> _SELECTED PASSAGE_:
★ ★ ★ ★ ★

The problem is, if a AI driven self-learning compressor will receive a
meaning
that is analogue to what a human understands, without ever seeing a
book
or opening a lock.
Human expression (in the form of human language) is based in
describing
various aspects of 'reality' (from different perception-domains [sight,
hearing,
smelling, touching, ...]), which (I would say) is impossible to
reverse-engineer
without a connection to that 'reality'.

> The purpose of a compression contest is to test how much the compressor
> knows, or alternatively, how fast it can learn. Knowledge can either
> be hard coded into the decompressor, or it can be learned from the data
> itself. In the first case, adding knowledge to the decompressor will
> improve compression but will increase the size of the decompression
> program. In the second case, a smarter learning algorithm will result
> in better compression.

★ ★ ★ ★ ★

> _INFORMATION SUPPLIED_:

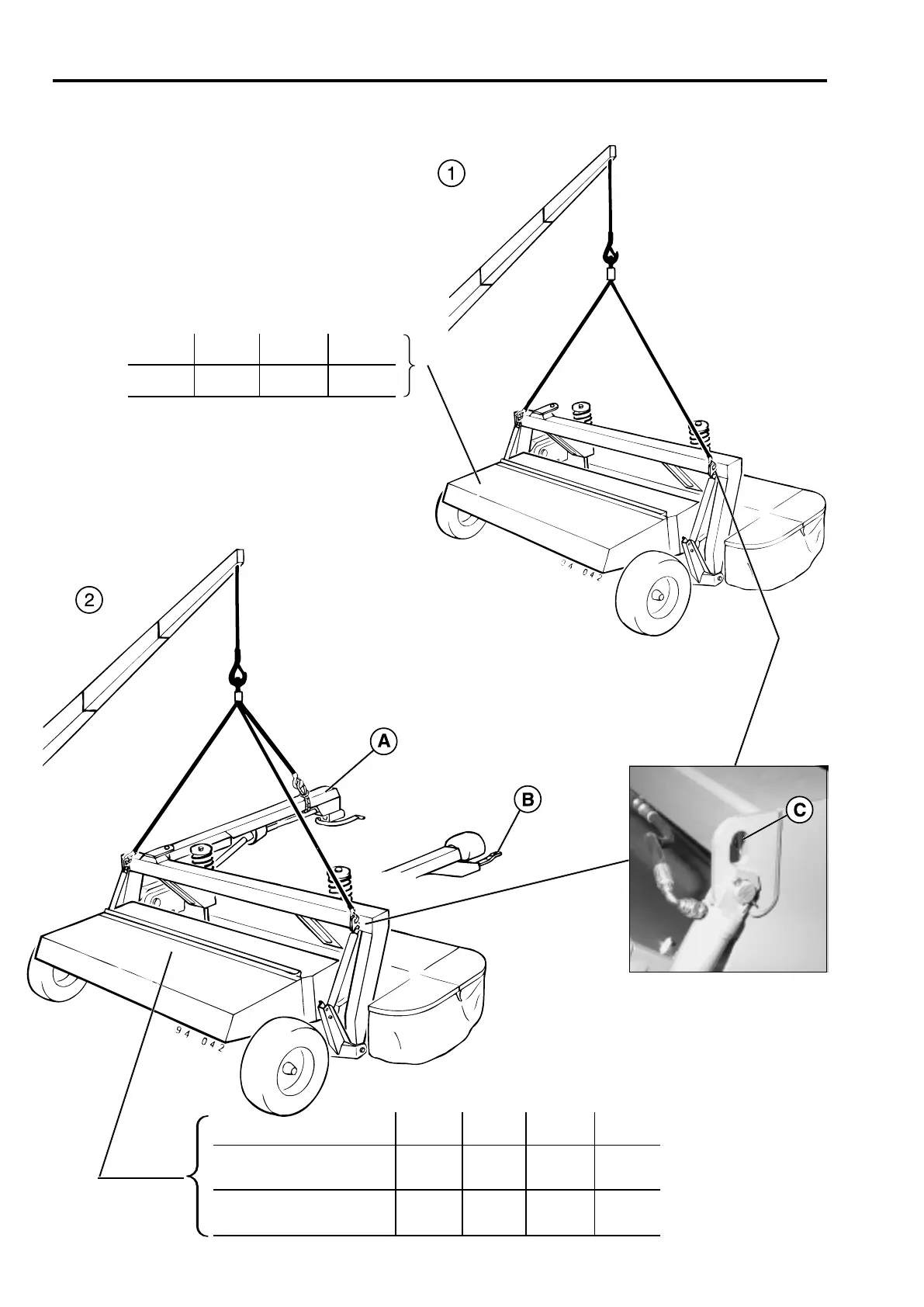 1

94 042

2

A

B

C

94 042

★ ★ ★ ★ ★

> _REQUIRED WORK_:
Answer these questions using the passage on compression contests:
(a) Which perception domains does the passage name in brackets?
(b) What does the passage give as the purpose of a compression contest?
(c) What two effects follow from hard coding knowledge into the decompressor?
The material can be left aside.

> _ANSWER TO THIS PROBLEM_:
(a) Sight, hearing, smelling, and touching.
(b) To test how much the compressor knows, or alternatively, how fast it can learn.
(c) It improves compression but increases the size of the decompression program.